Bri: Don’t want to go to party. Just wanna c u. Can we do that?
Billy: You sure? I haven’t washed in days.
Bri: Don’t care. Are you alone?
Billy: I got, like, no friends.
Bri: U’ve got me. Meet me at the road.
Billy: K!
It was almost funny for a second. The “not washed in days” remark nearly dragged a laugh out of Cloister’s throat. Then the tragedy of it all wrapped back around it, and he didn’t want to laugh anymore.
“Drew wanted to embarrass his brother,” he said. “So he stole his phone.”
“And while Billy was waiting for his Bri at the original meeting place, Drew walked into the trap. And once he turned up, the killer had to adapt,” Javi said. He had restless hands and fidgeted with the keyboard and tapped the end of a pen against the desk. It was a bit distracting. Cloister kept catching himself watching Javi’s hands as though the long fingers—all straight and unscarred—were doing something more erotic than fussing. “Drew wasn’t the one he wanted, but he couldn’t just try again. Not once Drew told his brother that his girlfriend was a man. That could be… bad.”
Cloister could see that. Panic made people stupid, and serial killers probably didn’t react well to pressure. But panic was immediate, powered by that first flood of act-first adrenaline. And they’d found a bloodstain, not a body.
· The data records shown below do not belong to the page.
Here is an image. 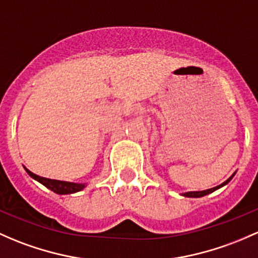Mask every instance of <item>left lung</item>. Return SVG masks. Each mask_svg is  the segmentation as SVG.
Wrapping results in <instances>:
<instances>
[{
    "mask_svg": "<svg viewBox=\"0 0 258 258\" xmlns=\"http://www.w3.org/2000/svg\"><path fill=\"white\" fill-rule=\"evenodd\" d=\"M234 175H235V174H232L231 177H230L229 179H227L226 181H224V183L220 184V185L215 186V188L207 189V190H202V191H188V193H184L183 195H184V197H186V198H202V197H205V195H208V194L213 193V191H215L216 189H219V188H221V186L226 185V184L229 183L230 180H231V179H232V177H234Z\"/></svg>",
    "mask_w": 258,
    "mask_h": 258,
    "instance_id": "8db88e82",
    "label": "left lung"
}]
</instances>
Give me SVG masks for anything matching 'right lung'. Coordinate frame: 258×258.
Returning a JSON list of instances; mask_svg holds the SVG:
<instances>
[{
    "label": "right lung",
    "mask_w": 258,
    "mask_h": 258,
    "mask_svg": "<svg viewBox=\"0 0 258 258\" xmlns=\"http://www.w3.org/2000/svg\"><path fill=\"white\" fill-rule=\"evenodd\" d=\"M27 173L31 175L32 178L36 179V180L42 183L43 185L47 186L48 189H50L51 191L56 194H72L77 193V191L83 190L85 188V184H78V183H70V181H61V180H55V179H48L39 177V175L34 174L31 170H28L26 168Z\"/></svg>",
    "instance_id": "obj_1"
}]
</instances>
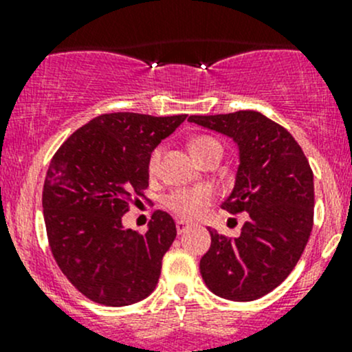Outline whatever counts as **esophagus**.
Here are the masks:
<instances>
[{
	"instance_id": "34e87169",
	"label": "esophagus",
	"mask_w": 352,
	"mask_h": 352,
	"mask_svg": "<svg viewBox=\"0 0 352 352\" xmlns=\"http://www.w3.org/2000/svg\"><path fill=\"white\" fill-rule=\"evenodd\" d=\"M175 226H177V233H179V235H182V233H186L187 230L190 228V225L187 221H182V219H179V221L175 223Z\"/></svg>"
}]
</instances>
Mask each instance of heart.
<instances>
[{
    "label": "heart",
    "instance_id": "b5f03b06",
    "mask_svg": "<svg viewBox=\"0 0 352 352\" xmlns=\"http://www.w3.org/2000/svg\"><path fill=\"white\" fill-rule=\"evenodd\" d=\"M216 146H219V143L216 140L208 136H199L190 143V151L196 156L199 153H202V151L209 150V148ZM160 162H162V148H156L150 156V162H148V170H150L151 175H156V173H158ZM209 202H211V192H209L208 189L177 190V192H173L172 196L166 199V206H168L175 214H179L180 218L186 219L199 218V216L206 211Z\"/></svg>",
    "mask_w": 352,
    "mask_h": 352
}]
</instances>
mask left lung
I'll list each match as a JSON object with an SVG mask.
<instances>
[{
    "label": "left lung",
    "mask_w": 352,
    "mask_h": 352,
    "mask_svg": "<svg viewBox=\"0 0 352 352\" xmlns=\"http://www.w3.org/2000/svg\"><path fill=\"white\" fill-rule=\"evenodd\" d=\"M189 122L236 144L235 186L221 208L248 214L233 240L209 228L211 247L199 264L201 276L216 296L257 300L285 281L307 247L314 226V172L294 138L261 112L190 116Z\"/></svg>",
    "instance_id": "1"
}]
</instances>
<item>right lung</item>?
Returning a JSON list of instances; mask_svg holds the SVG:
<instances>
[{"label": "right lung", "instance_id": "add662e5", "mask_svg": "<svg viewBox=\"0 0 352 352\" xmlns=\"http://www.w3.org/2000/svg\"><path fill=\"white\" fill-rule=\"evenodd\" d=\"M186 117L104 113L74 131L49 165L42 192L49 245L63 274L95 303L126 307L158 285L175 221L156 211L140 235L124 228L122 216L148 189L153 150Z\"/></svg>", "mask_w": 352, "mask_h": 352}]
</instances>
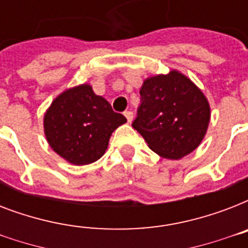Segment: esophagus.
<instances>
[{"label":"esophagus","mask_w":248,"mask_h":248,"mask_svg":"<svg viewBox=\"0 0 248 248\" xmlns=\"http://www.w3.org/2000/svg\"><path fill=\"white\" fill-rule=\"evenodd\" d=\"M124 117H126L127 122H130V124H131L132 120H134V113H132L131 110H126V112H124Z\"/></svg>","instance_id":"1"}]
</instances>
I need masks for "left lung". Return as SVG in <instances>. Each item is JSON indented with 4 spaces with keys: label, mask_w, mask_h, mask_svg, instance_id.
Instances as JSON below:
<instances>
[{
    "label": "left lung",
    "mask_w": 248,
    "mask_h": 248,
    "mask_svg": "<svg viewBox=\"0 0 248 248\" xmlns=\"http://www.w3.org/2000/svg\"><path fill=\"white\" fill-rule=\"evenodd\" d=\"M141 103L132 127L163 158L180 159L203 140L210 124V104L203 93L177 71L144 81Z\"/></svg>",
    "instance_id": "1"
}]
</instances>
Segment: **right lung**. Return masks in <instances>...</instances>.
I'll list each match as a JSON object with an SVG mask.
<instances>
[{"label":"right lung","instance_id":"1","mask_svg":"<svg viewBox=\"0 0 248 248\" xmlns=\"http://www.w3.org/2000/svg\"><path fill=\"white\" fill-rule=\"evenodd\" d=\"M127 122L87 83L65 90L56 96L44 117L47 143L72 165H89L108 148L112 132Z\"/></svg>","mask_w":248,"mask_h":248}]
</instances>
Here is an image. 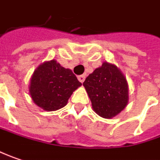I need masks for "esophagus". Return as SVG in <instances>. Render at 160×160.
Listing matches in <instances>:
<instances>
[{
    "instance_id": "1",
    "label": "esophagus",
    "mask_w": 160,
    "mask_h": 160,
    "mask_svg": "<svg viewBox=\"0 0 160 160\" xmlns=\"http://www.w3.org/2000/svg\"><path fill=\"white\" fill-rule=\"evenodd\" d=\"M85 78H86V76H85L84 74H82V75H80V76H78V80H80L81 83H83V82H84V80H85Z\"/></svg>"
}]
</instances>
“It might work in his favor,” he said. “If this guy wanted Billy for some specific reason, then maybe hurting Drew won’t do what he needs it to.”
The sudden stillness of Javi’s hands was oddly jarring. He spun the chair to the side and looked up at Cloister with pursed lips and narrowed, thoughtful eyes. You could practically see his brain working behind the shield of short, thick lashes.
“Maybe,” Javi said slowly, drawing the word over his tongue. “And if you’re right, and you didn’t miss the phone during the initial search—”
“I am. We didn’t,” Cloister said.
“I can accept that,” Javi said. “That means that our kidnapper planted the phone. He didn’t need to do that, and he knew it. This isn’t the first time he’s done this. So that means he wanted to frame Billy, and that means he might not be able to let go of his initial plan. He might not be done with Billy yet.”
The speculation was clear. It was Cloister’s turn to narrow his eyes and clench his jaw until he could feel his teeth shift. He wanted to get Drew home. Needed to, if he wanted to sleep anytime soon. Yet he could still see Billy’s pinched face and the fear that stripped the adolescence away to leave the kid underneath exposed. He could see himself there too.
That was what decided it for him. He’d never had much sympathy for himself.
“We’re going to use him as bait,” he said.
The slow smile that crawled over Javi’s face was hard, with sharp edges under the prettiness of his mouth. “Yes,” he said. “We are. Do you think it will work?”
“Maybe,” Cloister admitted. “Will the family agree to let him?”
Javi didn’t hesitate. “They will,” he said. “Billy isn’t exactly in their good books right now, is he? Besides, he won’t be in any real danger. We’ll be there.”
The careless tone put Cloister’s teeth on edge. It was like Javi only saw the solution to a problem, not the boy who’d already taken on too much blame. Was Cloister any better, though? He saw the boy, and he was still willing to go ahead with it.
“And since you already have a connection with Billy,” Javi added, “it will be even easier to convince them to go along with it.”
That was right. Javi was the asshole. Cloister really needed to keep that in mind. Maybe it would stop him worrying about Diggs and his expensive suits.
Chapter Eighteen
DOCTOR GALLOWAYsmelled of carbolic soap and lavender hand cream. She pushed her glasses up onto the top of her head, where her pale hair tangled around the funky pink arms of her glasses, and rubbed her eyes. The small office was dim. The only light came through a narrow window high on the wall, and the light from her computer made her look even paler than usual.
“There’s only so much I can tell you,” she warned. “The poor girl’s been dead a long time.”